We don’t want to look at any of those things. We’d rather buy our NFL Sunday ticket, our NBA League Pass and sit in front of our televisions and grow numb to what’s going on in our own neighborhoods. We look to the talking heads, on the right, left or in the middle to define life for us as a society. They know best or so we seem to think. I am as guilty of this group think as anyone else. I’d rather push the growing reality that we are living on a sinking ship somewhere into the back of mind and blame someone else’s misfortune on a racial, ethnic or gender stereotype. I can take consolation that as a friend once said “I’m 18, free and white.” I excuse away another’s suffering and misery because they don’t fit the profile.
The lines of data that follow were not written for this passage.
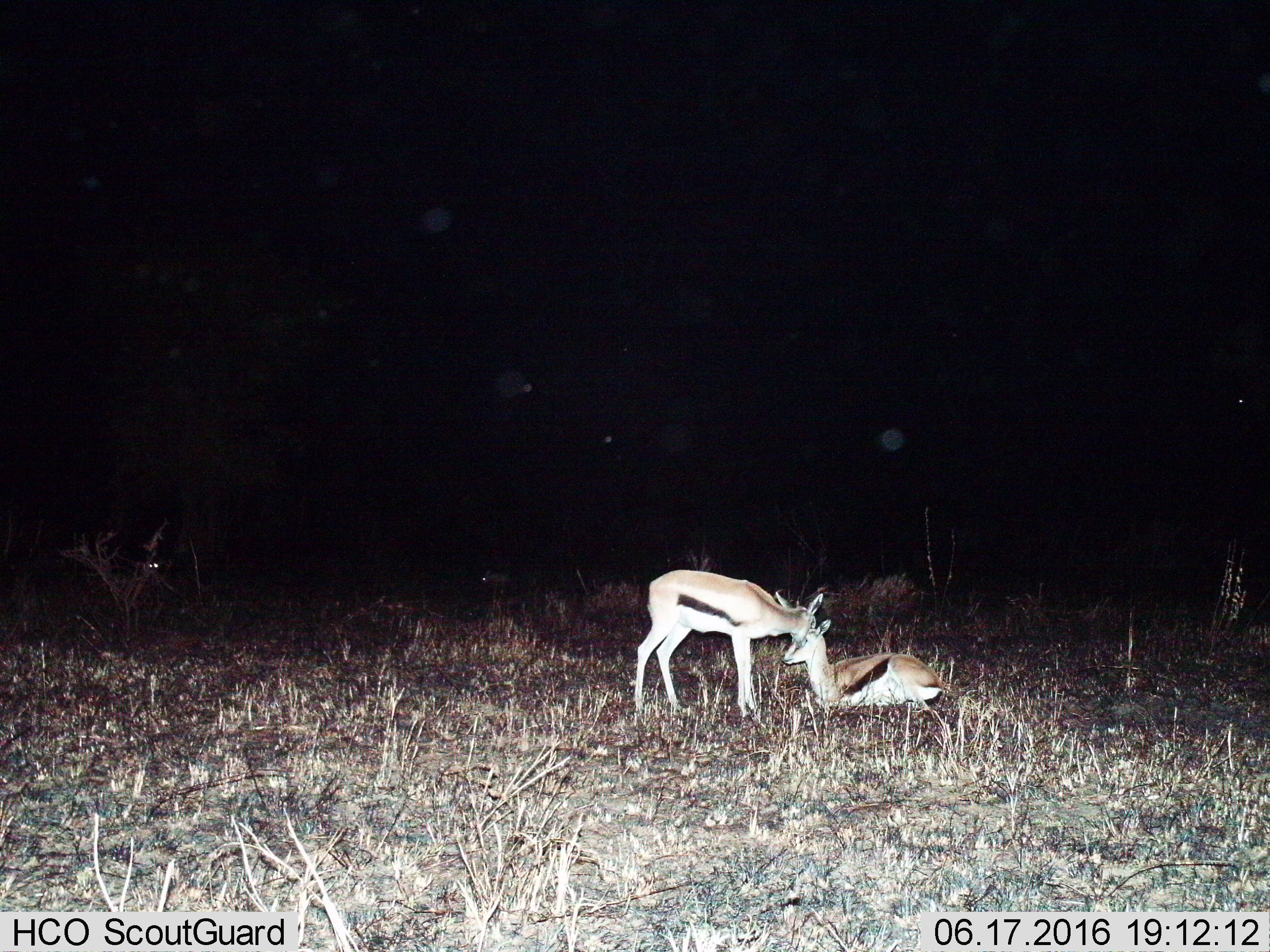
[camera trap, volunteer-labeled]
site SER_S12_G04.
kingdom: Animalia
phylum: Chordata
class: Mammalia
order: Artiodactyla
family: Bovidae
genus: Eudorcas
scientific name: Eudorcas thomsonii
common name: thomson's gazelle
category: gazellethomsons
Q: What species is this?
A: Gazellethomsons (thomson's gazelle) (Eudorcas thomsonii).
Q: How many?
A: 2.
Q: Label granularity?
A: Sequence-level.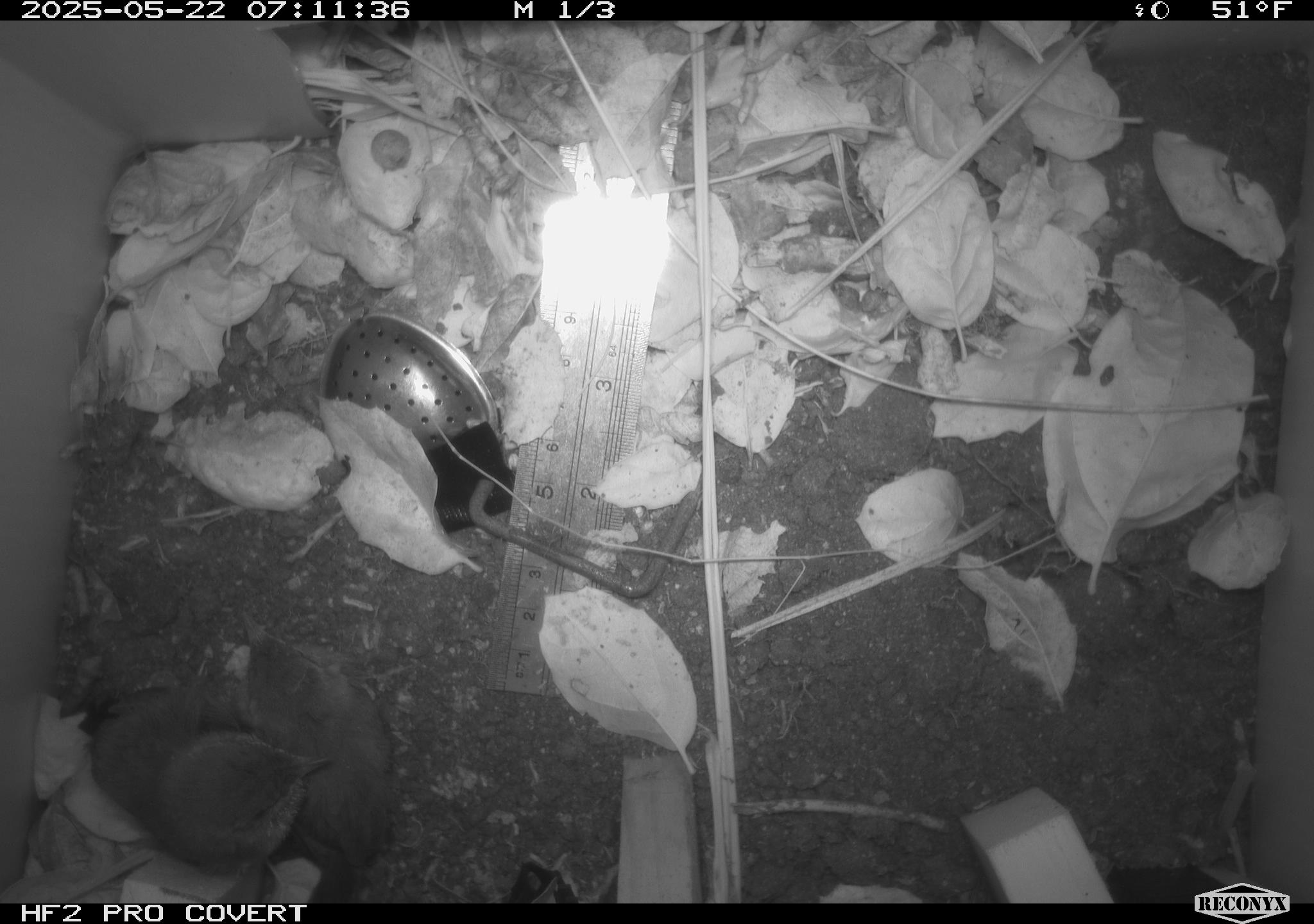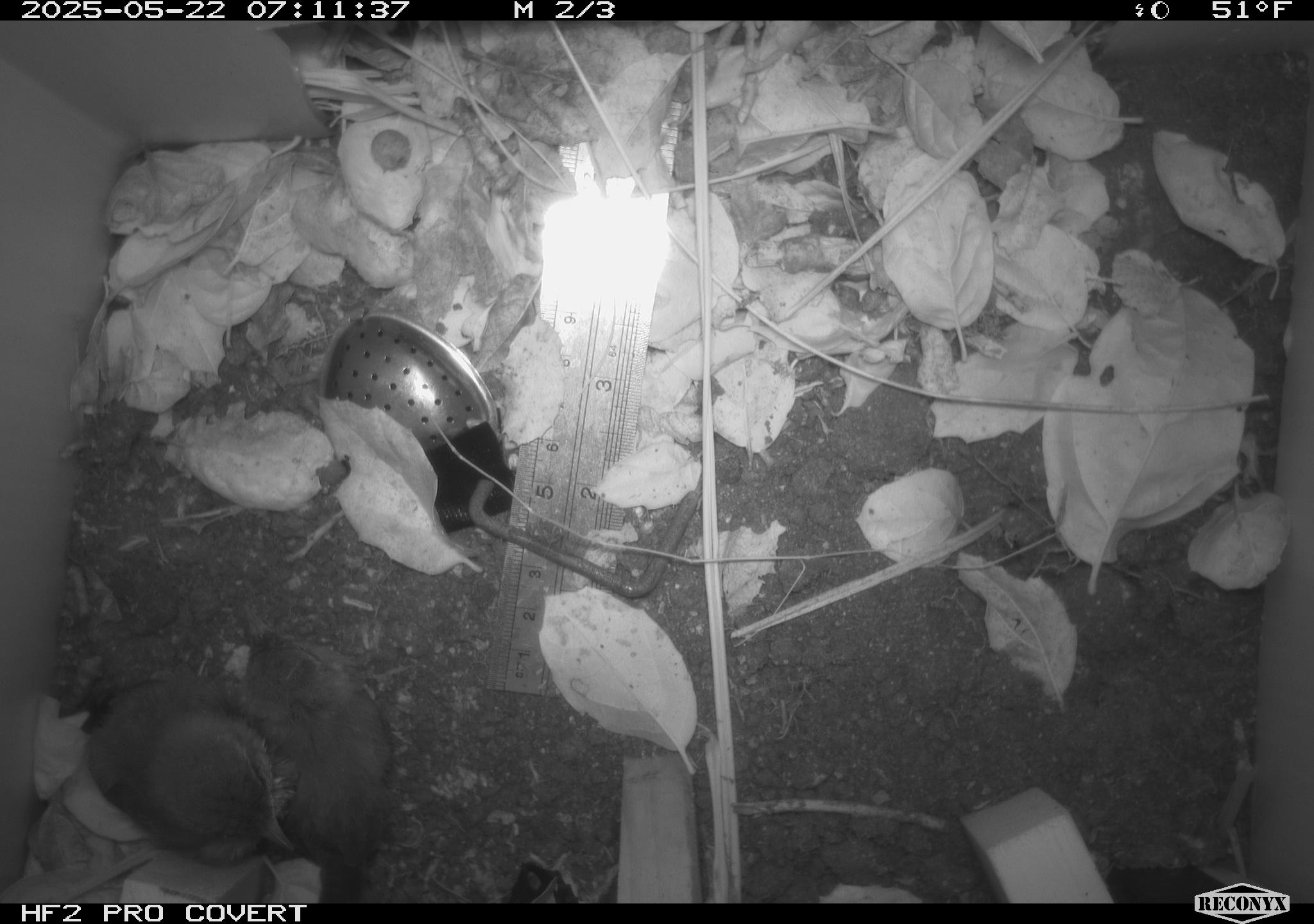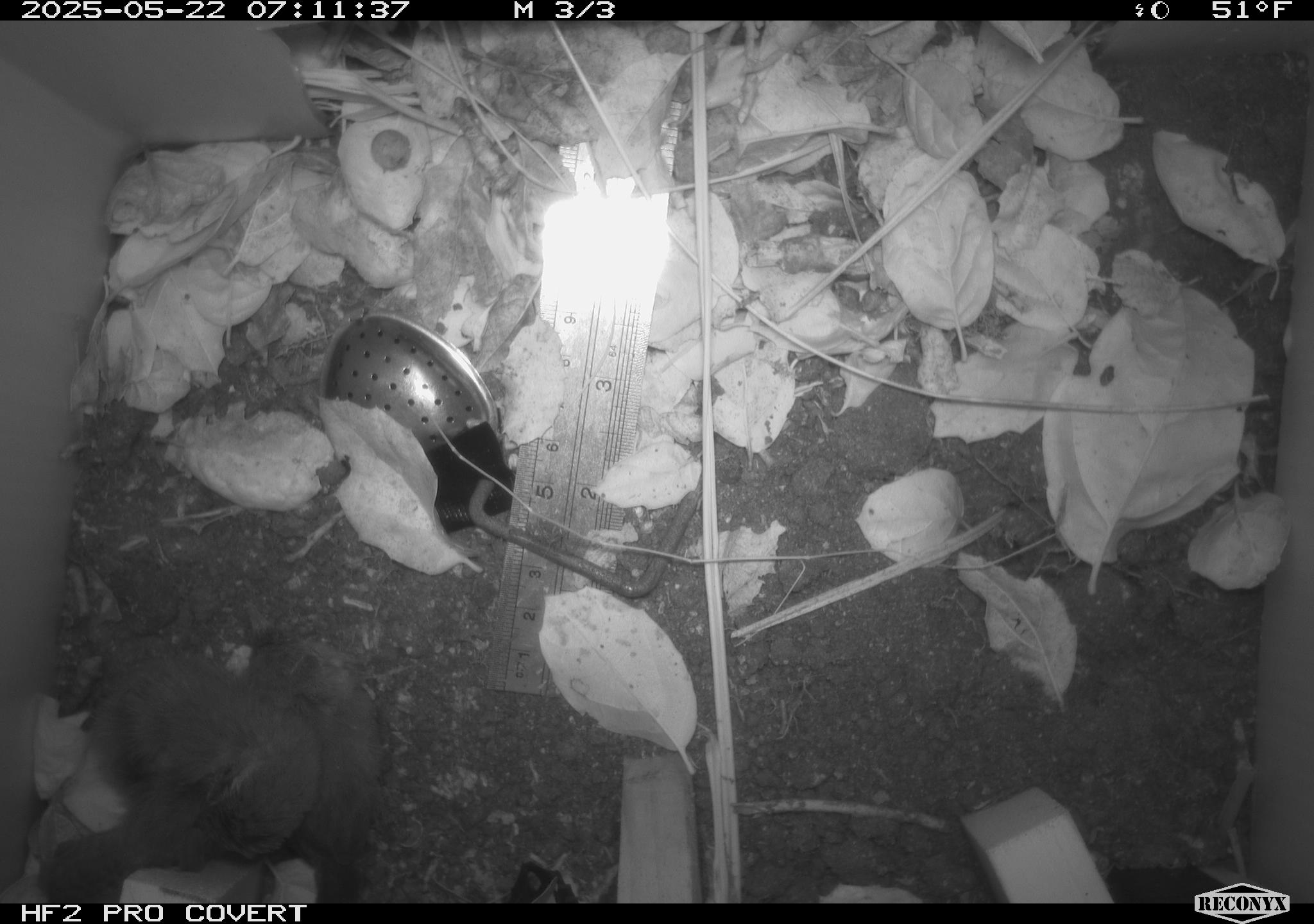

Racism and discrimination in this global community is alive and well but not in the NBA. While Gumbel’s assertions were ludicrous I owe him a debt of thanks. It made me realize just how long I’d dozed off from the real issues in our communities and world, the equality of EVERYONE, not a pampered few. This blog may cost me a few friends. It may create a bit of backlash. I can’t seem to find a way to care about any of that. We live in a politically correct; don’t offend anyone world and we have become so scared of what’s right and what’s wrong that we simply shut up.
5.5 million dollar a year in wages and your being treated like a slave…………… Really?